By employing the method of the present invention, isoquinoline alkaloids such as berberine can be produced efficiently in large quantities compared to conventional methods.

〔Example〕

Hereinafter, the present invention will be explained in more detail with reference to Examples.

Examples 1 to 7 A Linsmeyer-Skoog liquid medium whose tissue culture medium components have the composition shown in Table 1 was added to a solid medium (1% by weight of agar) solidified with agar and preliminarily mixed with 2% antiformin solution or Coptis japonica Maki sterilized with 70% ethanol solution etc.
A part of the leaves of ``no var, dissecta Nakai'' was placed on a bed and cultured stationary in the dark at 25°C to obtain each callus. These calli were then cultured in a Linsmeyer-Skoog liquid medium under the same conditions as above.
The callus was transplanted every 14 days and then cultured in a rotational manner on a rotary shaker (amplitude 25 degrees, 1100 rp) to accelerate the growth rate of the callus and obtain stabilized calli.
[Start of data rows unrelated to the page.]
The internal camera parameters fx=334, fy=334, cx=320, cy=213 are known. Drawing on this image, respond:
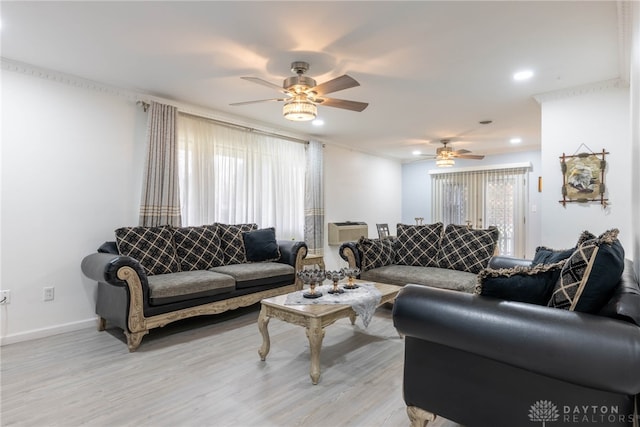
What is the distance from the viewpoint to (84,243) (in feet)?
11.1

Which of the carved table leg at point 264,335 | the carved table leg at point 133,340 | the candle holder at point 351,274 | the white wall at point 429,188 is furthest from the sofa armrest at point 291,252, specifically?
the white wall at point 429,188

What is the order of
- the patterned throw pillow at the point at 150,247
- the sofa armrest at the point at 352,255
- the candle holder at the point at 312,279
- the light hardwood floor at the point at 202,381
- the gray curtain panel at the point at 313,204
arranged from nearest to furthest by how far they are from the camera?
the light hardwood floor at the point at 202,381 < the candle holder at the point at 312,279 < the patterned throw pillow at the point at 150,247 < the sofa armrest at the point at 352,255 < the gray curtain panel at the point at 313,204

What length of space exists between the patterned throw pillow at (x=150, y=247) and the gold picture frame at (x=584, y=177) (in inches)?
167

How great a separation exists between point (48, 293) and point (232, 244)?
1819 millimetres

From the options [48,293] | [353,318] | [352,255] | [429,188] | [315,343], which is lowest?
[353,318]

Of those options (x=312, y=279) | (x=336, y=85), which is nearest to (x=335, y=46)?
(x=336, y=85)

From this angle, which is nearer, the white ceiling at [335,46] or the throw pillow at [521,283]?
the throw pillow at [521,283]

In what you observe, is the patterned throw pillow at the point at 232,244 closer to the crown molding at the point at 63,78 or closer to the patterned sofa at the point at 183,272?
the patterned sofa at the point at 183,272

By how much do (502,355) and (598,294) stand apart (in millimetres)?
447

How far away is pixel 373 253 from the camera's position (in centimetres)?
412

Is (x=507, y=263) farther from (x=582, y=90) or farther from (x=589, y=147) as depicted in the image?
(x=582, y=90)

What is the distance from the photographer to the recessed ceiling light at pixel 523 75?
3.15 meters

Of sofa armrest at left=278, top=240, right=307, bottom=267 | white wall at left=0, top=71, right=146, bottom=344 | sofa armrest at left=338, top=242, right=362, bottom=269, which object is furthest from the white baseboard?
sofa armrest at left=338, top=242, right=362, bottom=269

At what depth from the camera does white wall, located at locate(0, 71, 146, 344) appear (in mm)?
2975
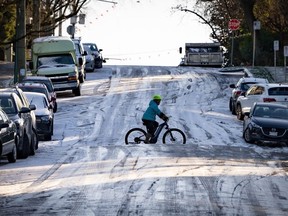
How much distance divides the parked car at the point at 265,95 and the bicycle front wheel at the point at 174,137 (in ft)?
26.0

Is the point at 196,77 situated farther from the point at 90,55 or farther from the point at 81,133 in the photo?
the point at 81,133

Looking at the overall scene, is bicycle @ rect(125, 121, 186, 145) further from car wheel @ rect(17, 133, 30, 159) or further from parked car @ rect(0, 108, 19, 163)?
parked car @ rect(0, 108, 19, 163)

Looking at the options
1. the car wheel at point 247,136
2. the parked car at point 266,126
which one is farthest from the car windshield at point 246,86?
the car wheel at point 247,136

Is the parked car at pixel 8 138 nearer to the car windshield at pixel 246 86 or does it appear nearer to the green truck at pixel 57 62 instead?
the car windshield at pixel 246 86

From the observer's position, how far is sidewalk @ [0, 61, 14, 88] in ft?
170

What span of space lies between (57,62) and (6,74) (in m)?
12.4

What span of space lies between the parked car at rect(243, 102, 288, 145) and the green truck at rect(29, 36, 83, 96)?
16391 millimetres

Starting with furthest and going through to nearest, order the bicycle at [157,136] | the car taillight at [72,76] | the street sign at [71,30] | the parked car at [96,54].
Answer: the street sign at [71,30] → the parked car at [96,54] → the car taillight at [72,76] → the bicycle at [157,136]

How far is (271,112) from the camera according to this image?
3159 cm

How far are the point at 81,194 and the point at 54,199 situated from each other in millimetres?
725

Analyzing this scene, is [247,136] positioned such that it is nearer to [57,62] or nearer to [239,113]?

Separately, 20mZ of the above liquid medium was placed in separate Erlenmeyer flasks with an internal volume of room/room, and after sterilizing the flasks by holding them at 120"C for 10 minutes, they were filtered through a membrane filter. A fixed amount of gibberellin A3, which had been sterilized using
1.10 mol/l, 10-' mol/1107 l/l
and 10 mol/l.

Next, 0.20 g of the previously obtained fresh and stabilized Seriba callus with increased growth rate was added to each liquid medium, and the mixture was cultured with rotation on a rotary shaker at 25°C for 14 days (amplitude 25 mm). , 1100rp
) did.

The callus after culture was collected by filtration, air-dried at 40°C for one day and night, and its weight (dry weight) was measured.1. The weight of the cultured cells grown per 11 parts of the liquid medium was determined.
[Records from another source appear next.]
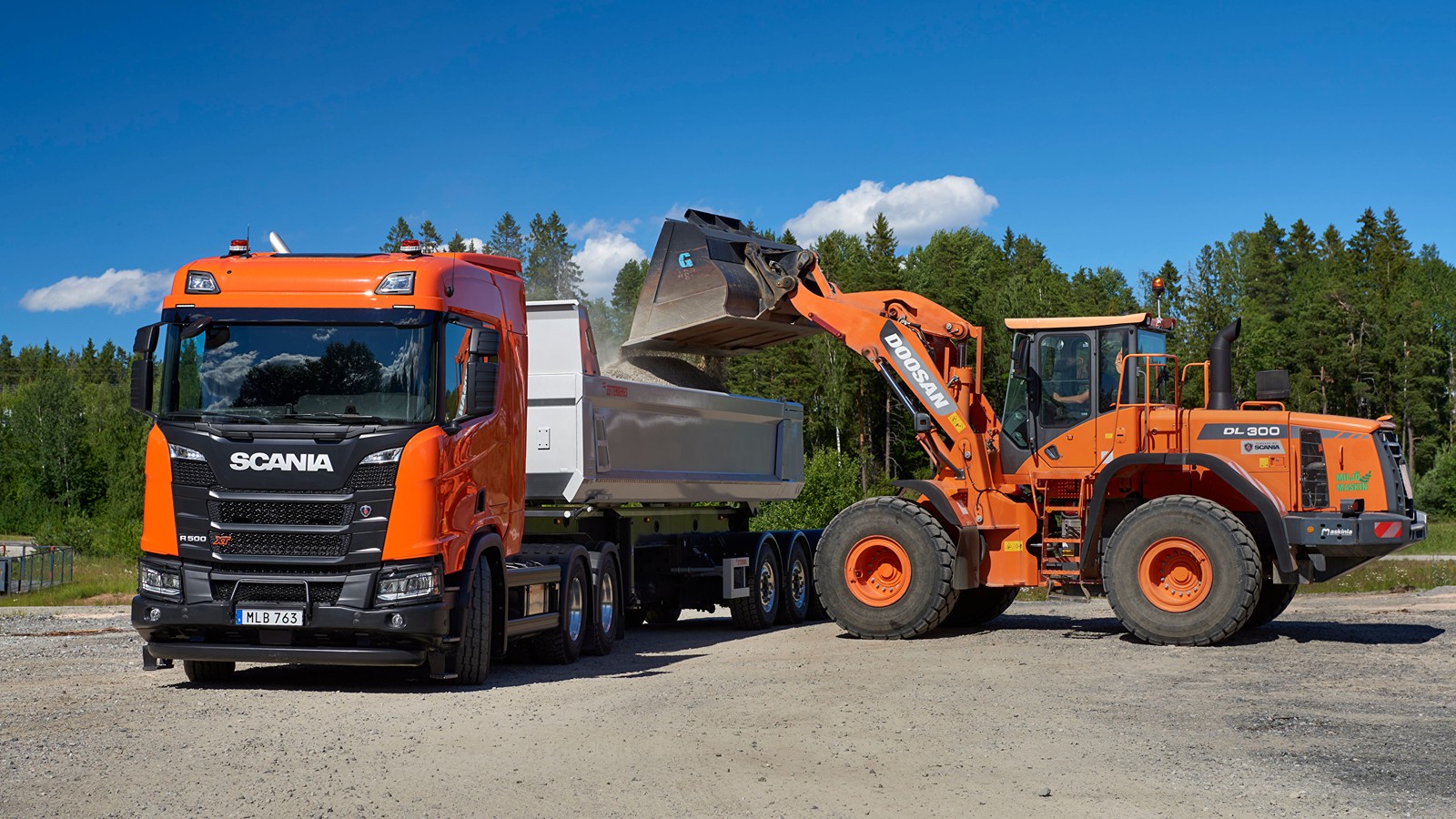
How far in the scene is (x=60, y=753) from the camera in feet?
27.0

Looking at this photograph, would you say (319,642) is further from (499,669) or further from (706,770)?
(706,770)

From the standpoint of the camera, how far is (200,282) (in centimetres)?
1114

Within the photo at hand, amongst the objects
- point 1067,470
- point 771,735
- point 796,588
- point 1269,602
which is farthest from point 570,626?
point 1269,602

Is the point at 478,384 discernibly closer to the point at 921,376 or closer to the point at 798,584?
the point at 921,376

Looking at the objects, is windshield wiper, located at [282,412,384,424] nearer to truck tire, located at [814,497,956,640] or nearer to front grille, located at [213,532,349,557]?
front grille, located at [213,532,349,557]

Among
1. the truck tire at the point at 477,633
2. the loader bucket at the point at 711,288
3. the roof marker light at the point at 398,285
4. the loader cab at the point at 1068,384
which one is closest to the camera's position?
the roof marker light at the point at 398,285

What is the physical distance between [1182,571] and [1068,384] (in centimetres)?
259

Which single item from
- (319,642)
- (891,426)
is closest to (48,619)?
(319,642)

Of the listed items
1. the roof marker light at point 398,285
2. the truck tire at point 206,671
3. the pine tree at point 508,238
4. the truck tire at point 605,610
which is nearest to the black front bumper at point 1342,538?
the truck tire at point 605,610

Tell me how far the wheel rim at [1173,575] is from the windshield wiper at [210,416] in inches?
359

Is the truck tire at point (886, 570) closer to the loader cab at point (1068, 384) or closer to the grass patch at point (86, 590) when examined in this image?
the loader cab at point (1068, 384)

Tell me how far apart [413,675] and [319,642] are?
1.88 m

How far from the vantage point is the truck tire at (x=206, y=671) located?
38.1 ft

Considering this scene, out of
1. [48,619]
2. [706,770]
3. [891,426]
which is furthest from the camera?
[891,426]
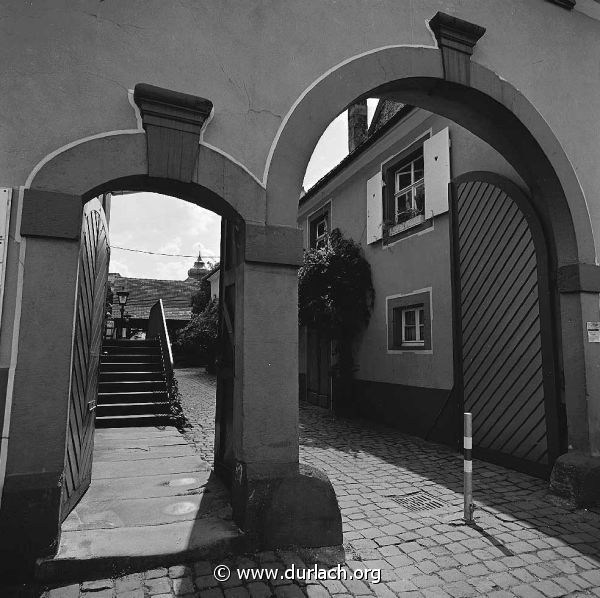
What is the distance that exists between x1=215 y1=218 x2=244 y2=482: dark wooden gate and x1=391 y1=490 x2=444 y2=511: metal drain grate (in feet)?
5.79

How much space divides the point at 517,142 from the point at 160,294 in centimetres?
2802

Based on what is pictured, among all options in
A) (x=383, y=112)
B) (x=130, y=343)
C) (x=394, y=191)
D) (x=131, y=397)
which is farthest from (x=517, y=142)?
(x=130, y=343)

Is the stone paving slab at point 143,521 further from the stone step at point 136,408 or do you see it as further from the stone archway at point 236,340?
the stone step at point 136,408

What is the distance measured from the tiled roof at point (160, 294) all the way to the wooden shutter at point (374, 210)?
18940mm

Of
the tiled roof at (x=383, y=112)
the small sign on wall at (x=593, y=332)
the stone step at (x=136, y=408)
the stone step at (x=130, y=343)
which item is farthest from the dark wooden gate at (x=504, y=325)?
the stone step at (x=130, y=343)

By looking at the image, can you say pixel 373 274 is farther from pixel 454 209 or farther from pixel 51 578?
pixel 51 578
I11 of alkaloids such as berberine was determined by extracting the obtained dry callus using methanol or the like, and comparing it with a standard product using high performance liquid chromatography.
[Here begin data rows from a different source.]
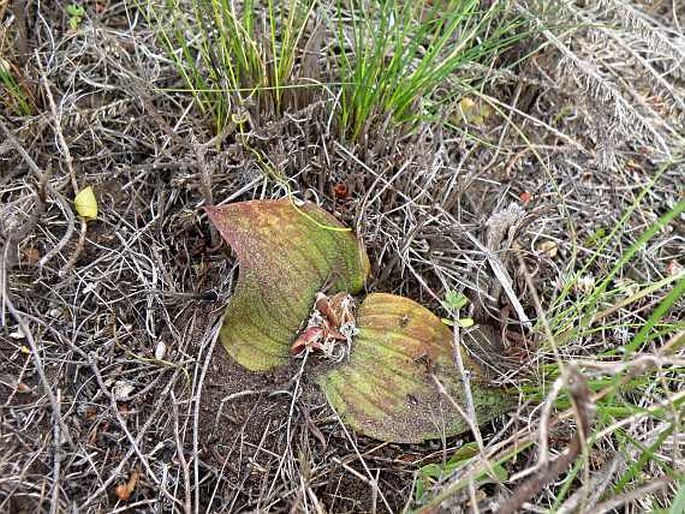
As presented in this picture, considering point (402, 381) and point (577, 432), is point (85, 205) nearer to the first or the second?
point (402, 381)

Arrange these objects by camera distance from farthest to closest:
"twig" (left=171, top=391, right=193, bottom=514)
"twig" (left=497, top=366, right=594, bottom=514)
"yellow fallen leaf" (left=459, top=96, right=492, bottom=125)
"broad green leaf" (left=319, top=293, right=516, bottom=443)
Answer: "yellow fallen leaf" (left=459, top=96, right=492, bottom=125) → "broad green leaf" (left=319, top=293, right=516, bottom=443) → "twig" (left=171, top=391, right=193, bottom=514) → "twig" (left=497, top=366, right=594, bottom=514)

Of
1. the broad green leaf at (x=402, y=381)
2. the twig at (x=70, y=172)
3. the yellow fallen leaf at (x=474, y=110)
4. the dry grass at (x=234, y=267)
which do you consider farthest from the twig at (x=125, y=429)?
the yellow fallen leaf at (x=474, y=110)

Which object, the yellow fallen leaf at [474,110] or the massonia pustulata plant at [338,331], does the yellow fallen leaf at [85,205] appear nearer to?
the massonia pustulata plant at [338,331]

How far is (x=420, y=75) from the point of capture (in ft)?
3.56

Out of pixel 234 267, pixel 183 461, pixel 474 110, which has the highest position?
pixel 474 110

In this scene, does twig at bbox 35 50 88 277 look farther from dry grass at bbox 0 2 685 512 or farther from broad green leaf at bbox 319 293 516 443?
broad green leaf at bbox 319 293 516 443

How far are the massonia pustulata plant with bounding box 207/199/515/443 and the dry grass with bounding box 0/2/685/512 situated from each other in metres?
0.04

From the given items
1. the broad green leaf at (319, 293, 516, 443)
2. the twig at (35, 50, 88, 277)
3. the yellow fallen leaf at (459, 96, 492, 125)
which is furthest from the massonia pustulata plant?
the yellow fallen leaf at (459, 96, 492, 125)

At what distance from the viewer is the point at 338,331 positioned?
1052 mm

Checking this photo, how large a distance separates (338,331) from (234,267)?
0.65 ft

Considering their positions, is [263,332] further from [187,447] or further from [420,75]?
[420,75]

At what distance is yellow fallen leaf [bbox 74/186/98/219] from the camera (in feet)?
3.56

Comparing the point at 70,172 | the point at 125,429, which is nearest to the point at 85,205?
the point at 70,172

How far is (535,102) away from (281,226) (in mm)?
633
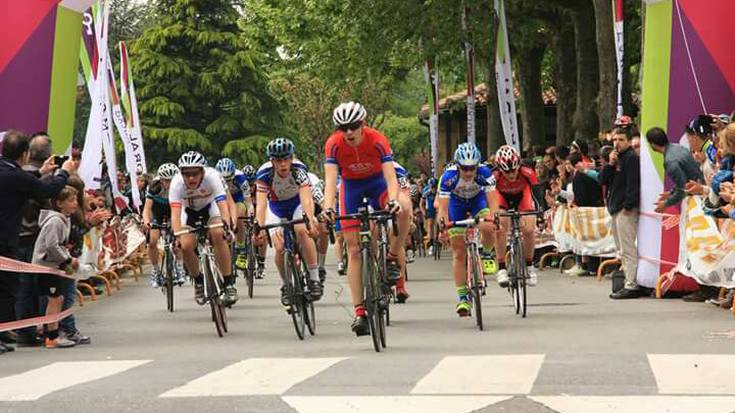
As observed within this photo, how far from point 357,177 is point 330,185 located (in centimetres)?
85

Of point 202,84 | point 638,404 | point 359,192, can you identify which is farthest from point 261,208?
point 202,84

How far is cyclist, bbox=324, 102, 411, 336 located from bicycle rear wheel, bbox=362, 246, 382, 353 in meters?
0.44

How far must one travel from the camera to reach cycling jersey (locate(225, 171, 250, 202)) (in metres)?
21.1

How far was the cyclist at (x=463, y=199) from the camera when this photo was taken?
15.0m

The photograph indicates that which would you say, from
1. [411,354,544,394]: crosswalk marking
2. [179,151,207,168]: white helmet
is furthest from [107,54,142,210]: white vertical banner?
[411,354,544,394]: crosswalk marking

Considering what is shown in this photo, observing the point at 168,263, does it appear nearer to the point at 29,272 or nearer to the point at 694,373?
the point at 29,272

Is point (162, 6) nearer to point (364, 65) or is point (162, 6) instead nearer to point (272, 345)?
point (364, 65)

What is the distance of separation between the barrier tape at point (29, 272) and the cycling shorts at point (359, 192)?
103 inches

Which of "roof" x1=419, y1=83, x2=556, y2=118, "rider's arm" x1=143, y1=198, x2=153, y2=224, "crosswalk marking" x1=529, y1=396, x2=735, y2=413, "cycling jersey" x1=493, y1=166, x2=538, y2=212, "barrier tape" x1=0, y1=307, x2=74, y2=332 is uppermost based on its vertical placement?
"roof" x1=419, y1=83, x2=556, y2=118

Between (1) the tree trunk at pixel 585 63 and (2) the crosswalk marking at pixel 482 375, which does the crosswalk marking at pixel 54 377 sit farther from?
(1) the tree trunk at pixel 585 63

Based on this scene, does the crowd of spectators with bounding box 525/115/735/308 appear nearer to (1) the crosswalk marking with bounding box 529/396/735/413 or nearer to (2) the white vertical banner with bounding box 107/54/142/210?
(1) the crosswalk marking with bounding box 529/396/735/413

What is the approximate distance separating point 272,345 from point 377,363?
2.41m

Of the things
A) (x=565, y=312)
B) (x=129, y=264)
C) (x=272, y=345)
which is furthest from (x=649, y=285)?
(x=129, y=264)

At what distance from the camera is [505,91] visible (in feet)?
Answer: 89.6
The results are shown in Table 0.

Comparative Example 1 In the medium components of the liquid medium used in Examples 1 to 7,
Examples 1 to 7, except that gibberellin is not included.
I did it in the same way.

The results are shown in Table 2.

Claims (1)

[Scope of Claims] A method for culturing a tissue of a Ranunculaceae plant, which comprises using a medium containing gibberellin in culturing tissues or cells of a Ranunculaceae plant.